STATED GOAL: Change "furthest" to "farthest" in the stretch of the listing from the line containing "Which of the choices" through the end, and give that stretch with nothing else altered.

MATERIAL SUPPLIED:
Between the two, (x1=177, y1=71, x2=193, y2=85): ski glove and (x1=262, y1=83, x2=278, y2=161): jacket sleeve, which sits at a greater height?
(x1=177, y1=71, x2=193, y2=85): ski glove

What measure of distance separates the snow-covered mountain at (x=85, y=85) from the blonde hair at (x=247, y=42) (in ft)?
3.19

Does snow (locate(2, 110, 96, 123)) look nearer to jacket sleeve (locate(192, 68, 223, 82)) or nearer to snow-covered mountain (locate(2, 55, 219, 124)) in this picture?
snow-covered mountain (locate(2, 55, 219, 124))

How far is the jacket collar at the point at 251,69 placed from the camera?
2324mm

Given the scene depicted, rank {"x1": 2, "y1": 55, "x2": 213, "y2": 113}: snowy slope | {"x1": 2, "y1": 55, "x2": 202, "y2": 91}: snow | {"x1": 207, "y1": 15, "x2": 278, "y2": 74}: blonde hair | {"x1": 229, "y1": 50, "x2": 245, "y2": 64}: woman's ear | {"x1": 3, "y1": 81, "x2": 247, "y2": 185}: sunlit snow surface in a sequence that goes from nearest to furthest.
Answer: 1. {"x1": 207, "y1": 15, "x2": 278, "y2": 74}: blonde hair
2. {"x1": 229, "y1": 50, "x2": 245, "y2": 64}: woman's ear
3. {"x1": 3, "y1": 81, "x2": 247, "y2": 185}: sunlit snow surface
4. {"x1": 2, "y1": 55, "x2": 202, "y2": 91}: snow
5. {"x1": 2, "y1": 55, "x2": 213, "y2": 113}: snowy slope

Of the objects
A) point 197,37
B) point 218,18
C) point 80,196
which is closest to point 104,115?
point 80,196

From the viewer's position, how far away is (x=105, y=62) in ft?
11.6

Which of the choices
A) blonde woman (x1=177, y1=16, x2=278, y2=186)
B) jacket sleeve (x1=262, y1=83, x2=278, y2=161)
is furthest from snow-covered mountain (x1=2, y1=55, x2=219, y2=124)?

RESULT OF THIS EXERCISE:
Which of the choices
A) blonde woman (x1=177, y1=16, x2=278, y2=186)
B) jacket sleeve (x1=262, y1=83, x2=278, y2=161)
is farthest from snow-covered mountain (x1=2, y1=55, x2=219, y2=124)?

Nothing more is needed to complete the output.